I want to create an application which will be able to parse doc/docx files structure of this file is shown bellow:
par-000.01 - some content
par-000.21 - some content
par-000.31 - some content
par-001.32 - some content
content could be multi line and not regular. What I want to do is to put these content into database I mean for first record - par-000.01
into code
column and some content
into text column.
The reason why I cannot do this manually is that I have about 15 docs where each of them contains about 10 pages of paragraphs I want to put into my database.
I cannot find any article how can i parse whole doc file so I believe it could be possible if i write proper regular expression.
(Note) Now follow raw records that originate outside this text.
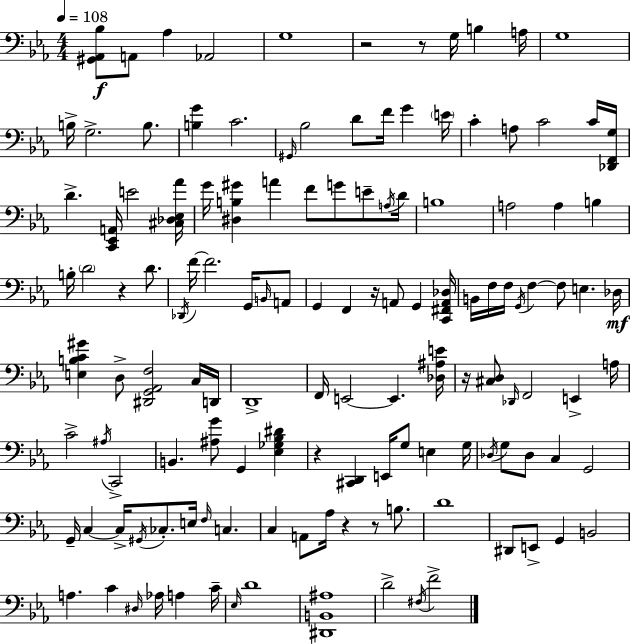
[G#2,Ab2,Bb3]/e A2/e Ab3/q Ab2/h G3/w R/h R/e G3/s B3/q A3/s G3/w B3/s G3/h. B3/e. [B3,G4]/q C4/h. G#2/s Bb3/h D4/e F4/s G4/q E4/s C4/q A3/e C4/h C4/s [Db2,F2,G3]/s D4/q. [C2,Eb2,A2]/s E4/h [C#3,Db3,Eb3,Ab4]/s G4/s [D#3,B3,G#4]/q A4/q F4/e G4/e E4/e A3/s D4/s B3/w A3/h A3/q B3/q B3/s D4/h R/q D4/e. Db2/s F4/s F4/h. G2/s B2/s A2/e G2/q F2/q R/s A2/e G2/q [C2,F#2,A2,Db3]/s B2/s F3/s F3/s G2/s F3/q F3/e E3/q. Db3/s [E3,B3,C4,G#4]/q D3/e [D#2,G2,Ab2,F3]/h C3/s D2/s D2/w F2/s E2/h E2/q. [Db3,A#3,E4]/s R/s [C#3,D3]/e Db2/s F2/h E2/q A3/s C4/h A#3/s C2/h B2/q. [A#3,G4]/e G2/q [Eb3,Gb3,Bb3,D#4]/q R/q [C#2,D2]/q E2/s G3/e E3/q G3/s Db3/s G3/e Db3/e C3/q G2/h G2/s C3/q C3/s G#2/s CES3/e. E3/s F3/s C3/q. C3/q A2/e Ab3/s R/q R/e B3/e. D4/w D#2/e E2/e G2/q B2/h A3/q. C4/q D#3/s Ab3/s A3/q C4/s Eb3/s D4/w [D#2,B2,A#3]/w D4/h F#3/s F4/h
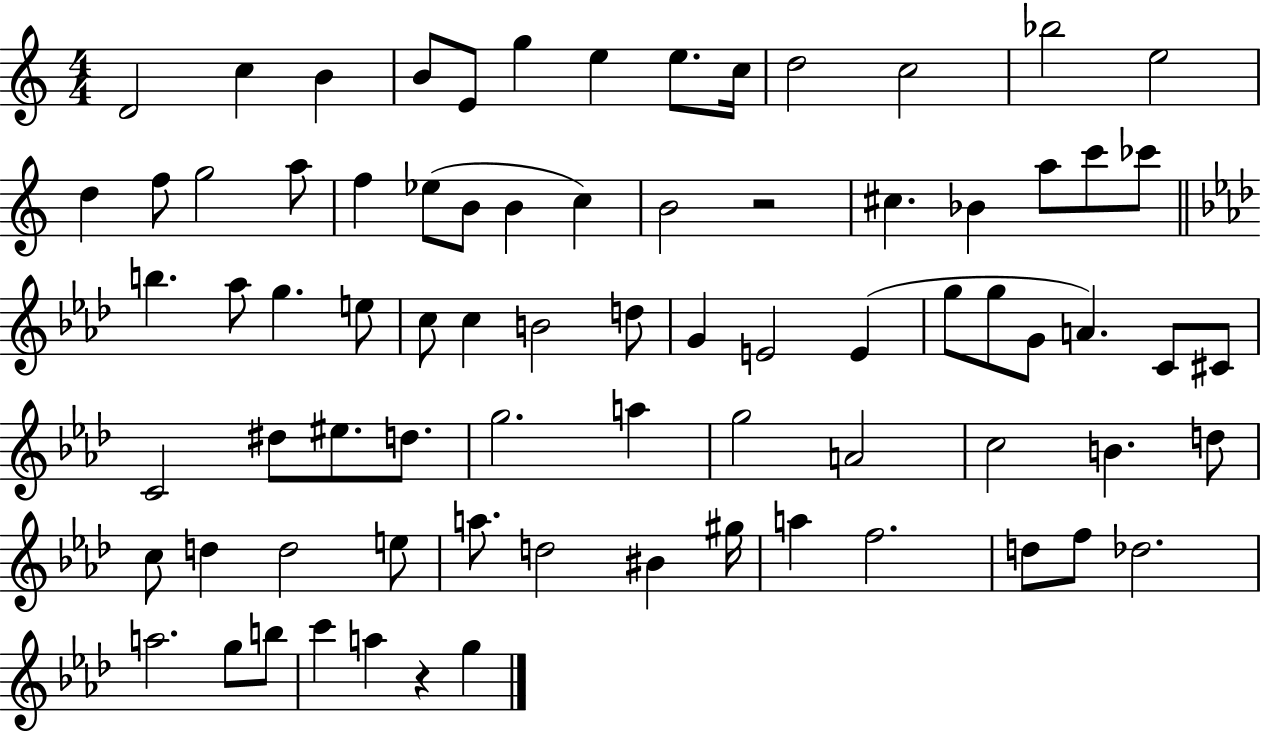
{
  \clef treble
  \numericTimeSignature
  \time 4/4
  \key c \major
  d'2 c''4 b'4 | b'8 e'8 g''4 e''4 e''8. c''16 | d''2 c''2 | bes''2 e''2 | \break d''4 f''8 g''2 a''8 | f''4 ees''8( b'8 b'4 c''4) | b'2 r2 | cis''4. bes'4 a''8 c'''8 ces'''8 | \break \bar "||" \break \key aes \major b''4. aes''8 g''4. e''8 | c''8 c''4 b'2 d''8 | g'4 e'2 e'4( | g''8 g''8 g'8 a'4.) c'8 cis'8 | \break c'2 dis''8 eis''8. d''8. | g''2. a''4 | g''2 a'2 | c''2 b'4. d''8 | \break c''8 d''4 d''2 e''8 | a''8. d''2 bis'4 gis''16 | a''4 f''2. | d''8 f''8 des''2. | \break a''2. g''8 b''8 | c'''4 a''4 r4 g''4 | \bar "|."
}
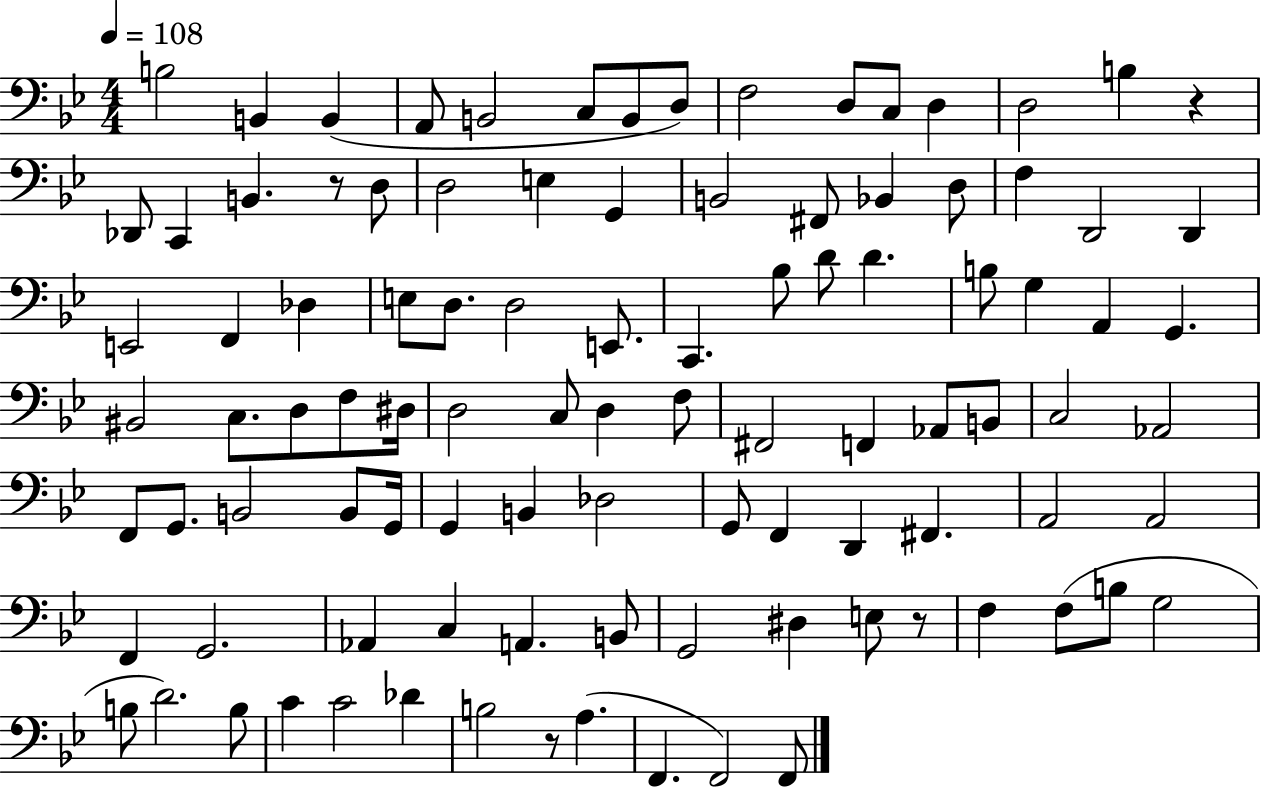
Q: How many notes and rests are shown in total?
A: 100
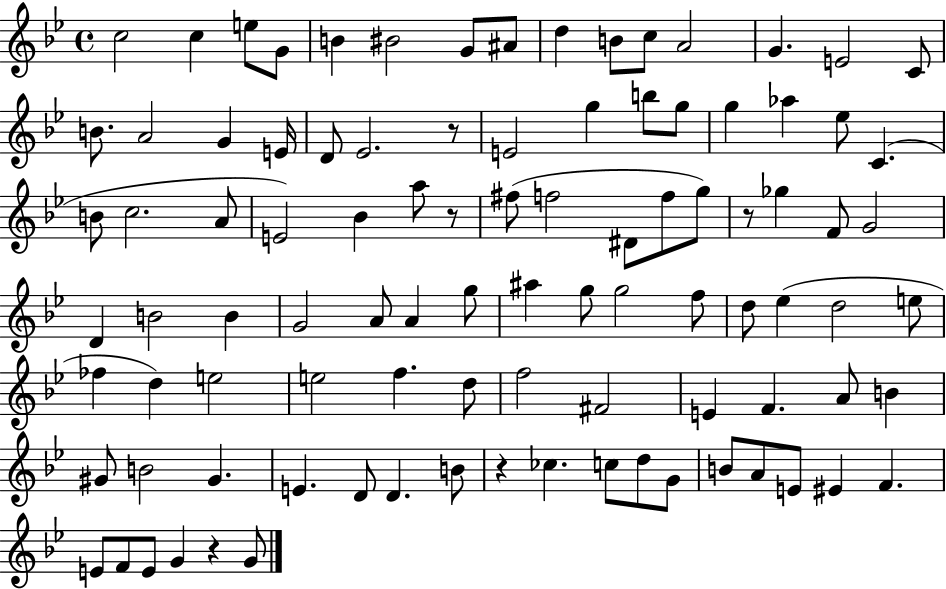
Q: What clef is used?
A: treble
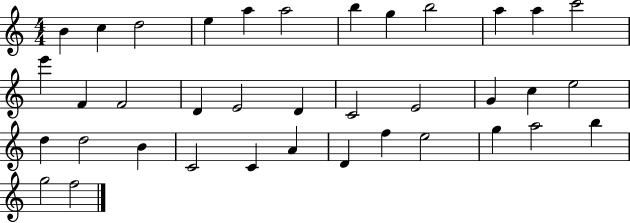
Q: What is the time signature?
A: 4/4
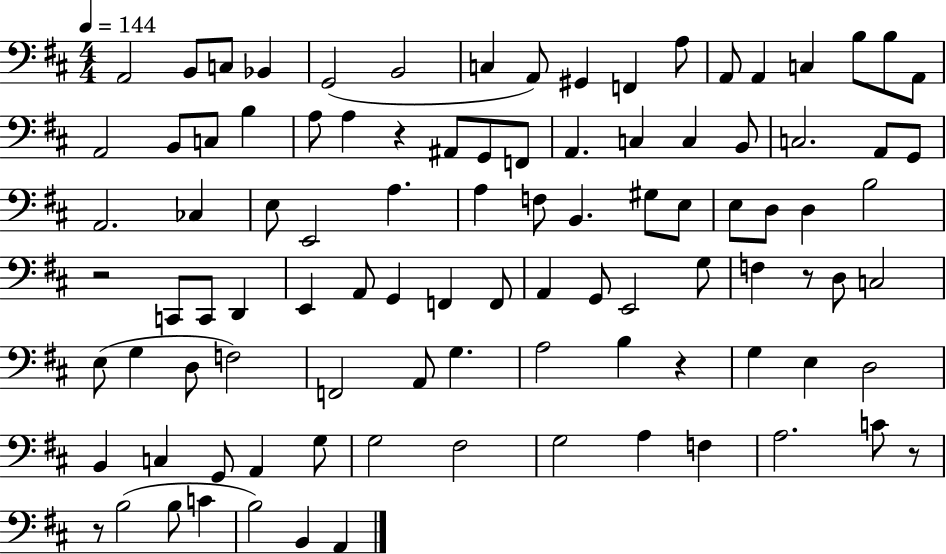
X:1
T:Untitled
M:4/4
L:1/4
K:D
A,,2 B,,/2 C,/2 _B,, G,,2 B,,2 C, A,,/2 ^G,, F,, A,/2 A,,/2 A,, C, B,/2 B,/2 A,,/2 A,,2 B,,/2 C,/2 B, A,/2 A, z ^A,,/2 G,,/2 F,,/2 A,, C, C, B,,/2 C,2 A,,/2 G,,/2 A,,2 _C, E,/2 E,,2 A, A, F,/2 B,, ^G,/2 E,/2 E,/2 D,/2 D, B,2 z2 C,,/2 C,,/2 D,, E,, A,,/2 G,, F,, F,,/2 A,, G,,/2 E,,2 G,/2 F, z/2 D,/2 C,2 E,/2 G, D,/2 F,2 F,,2 A,,/2 G, A,2 B, z G, E, D,2 B,, C, G,,/2 A,, G,/2 G,2 ^F,2 G,2 A, F, A,2 C/2 z/2 z/2 B,2 B,/2 C B,2 B,, A,,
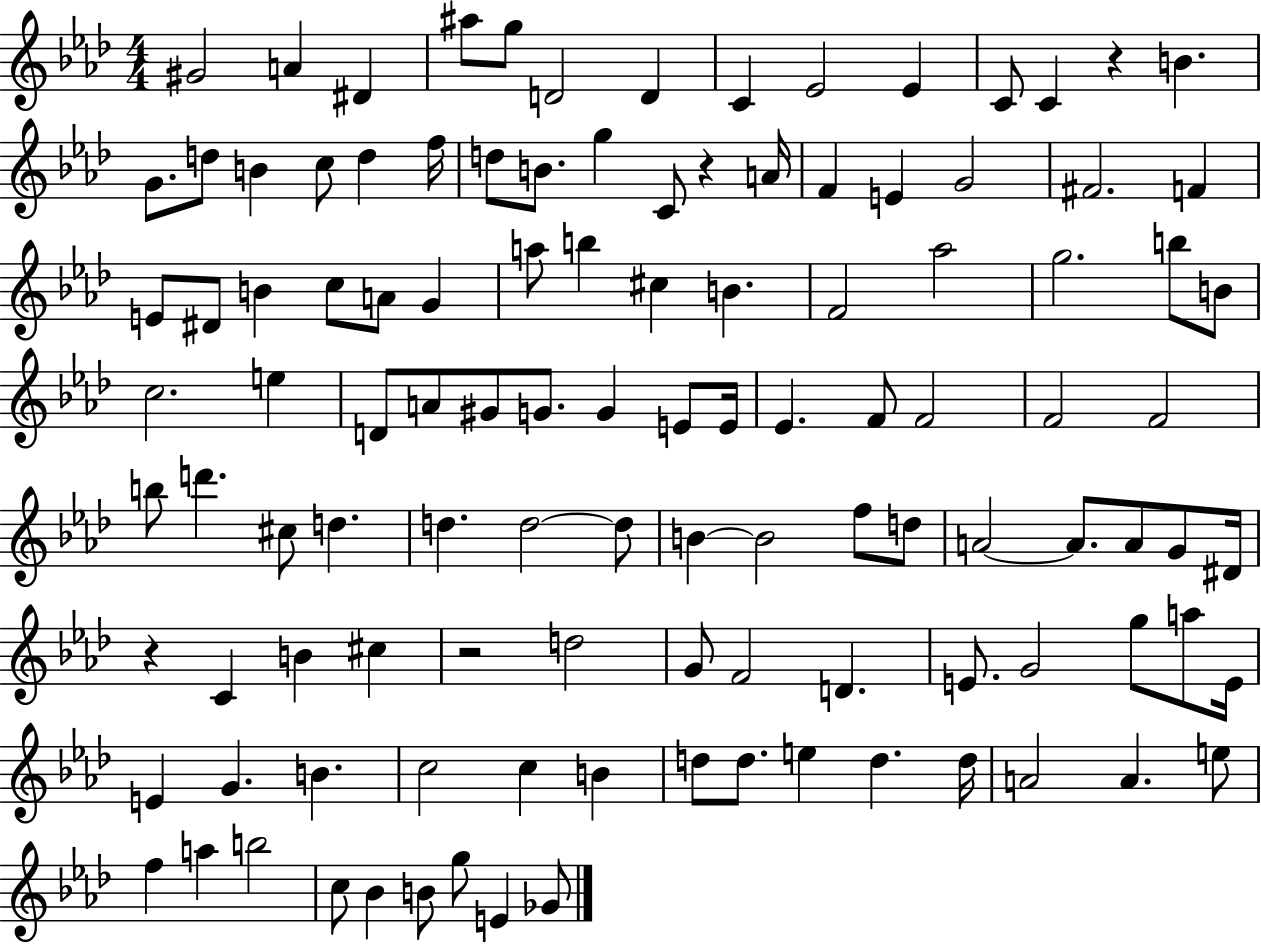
G#4/h A4/q D#4/q A#5/e G5/e D4/h D4/q C4/q Eb4/h Eb4/q C4/e C4/q R/q B4/q. G4/e. D5/e B4/q C5/e D5/q F5/s D5/e B4/e. G5/q C4/e R/q A4/s F4/q E4/q G4/h F#4/h. F4/q E4/e D#4/e B4/q C5/e A4/e G4/q A5/e B5/q C#5/q B4/q. F4/h Ab5/h G5/h. B5/e B4/e C5/h. E5/q D4/e A4/e G#4/e G4/e. G4/q E4/e E4/s Eb4/q. F4/e F4/h F4/h F4/h B5/e D6/q. C#5/e D5/q. D5/q. D5/h D5/e B4/q B4/h F5/e D5/e A4/h A4/e. A4/e G4/e D#4/s R/q C4/q B4/q C#5/q R/h D5/h G4/e F4/h D4/q. E4/e. G4/h G5/e A5/e E4/s E4/q G4/q. B4/q. C5/h C5/q B4/q D5/e D5/e. E5/q D5/q. D5/s A4/h A4/q. E5/e F5/q A5/q B5/h C5/e Bb4/q B4/e G5/e E4/q Gb4/e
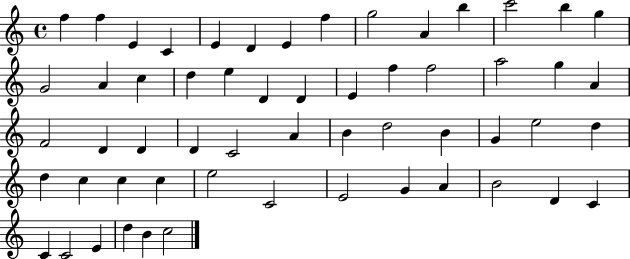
F5/q F5/q E4/q C4/q E4/q D4/q E4/q F5/q G5/h A4/q B5/q C6/h B5/q G5/q G4/h A4/q C5/q D5/q E5/q D4/q D4/q E4/q F5/q F5/h A5/h G5/q A4/q F4/h D4/q D4/q D4/q C4/h A4/q B4/q D5/h B4/q G4/q E5/h D5/q D5/q C5/q C5/q C5/q E5/h C4/h E4/h G4/q A4/q B4/h D4/q C4/q C4/q C4/h E4/q D5/q B4/q C5/h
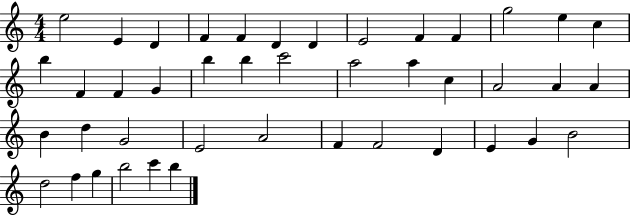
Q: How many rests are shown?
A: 0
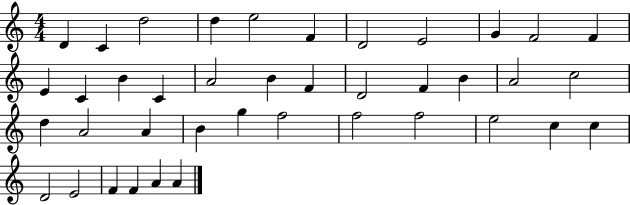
{
  \clef treble
  \numericTimeSignature
  \time 4/4
  \key c \major
  d'4 c'4 d''2 | d''4 e''2 f'4 | d'2 e'2 | g'4 f'2 f'4 | \break e'4 c'4 b'4 c'4 | a'2 b'4 f'4 | d'2 f'4 b'4 | a'2 c''2 | \break d''4 a'2 a'4 | b'4 g''4 f''2 | f''2 f''2 | e''2 c''4 c''4 | \break d'2 e'2 | f'4 f'4 a'4 a'4 | \bar "|."
}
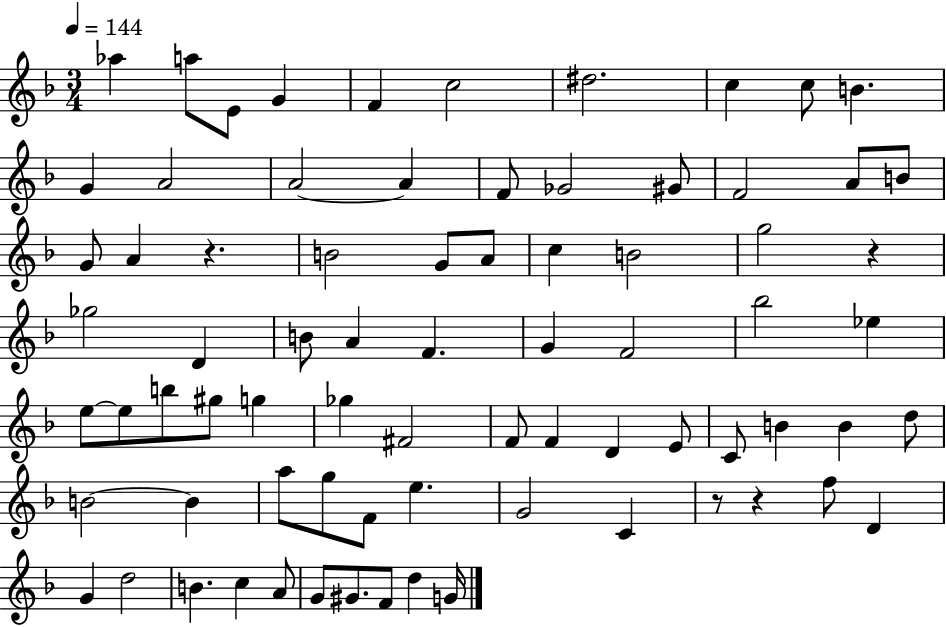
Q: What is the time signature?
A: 3/4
Can anyone redirect me to the article how I can do what I want- I can't find anything that suits me probably I am using wrong key words..
Since you say you have reasonable amount of data, 15 docs * 10 pages/doc * ~100 lines/page = 15000 lines this is manageable in a word document, and you did not say that this is a repeating data feed, i.e. this is a one-time conversion, I would do it using an editor that supported global find and replace and convert to a Comma Separated Variable format. Most DB I know can load a CSV file.
I know you asked for C# app, but that is overkill for time and effort based on your problem
So
Convert '<start of line>'
to '<start of line>"'
for MS Word with Find and replace
find: ^p
replace: ^&"
Convert ' - '
to '","'
for MS Word with Find and replace
find: ' - ' Note: don't add tick marks.
replace: ","
Convert '<end of line>'
to '"<end of line>'
for MS Word with Find and replace
find: ^p
replace: "^&
Manually fix up start of first line and end of last line.
you should get
"par-000.01","some content"
"par-000.21","some content"
Now just load that into a DB using its CSV load.
Also if you insist on doing this with C#, then realize that you can probably save the text as a *.txt file without all of the Word tags and it will be much easier to take apart with a C# app. Don't get fixated on the Word tags, just side step the problem with creative thinking.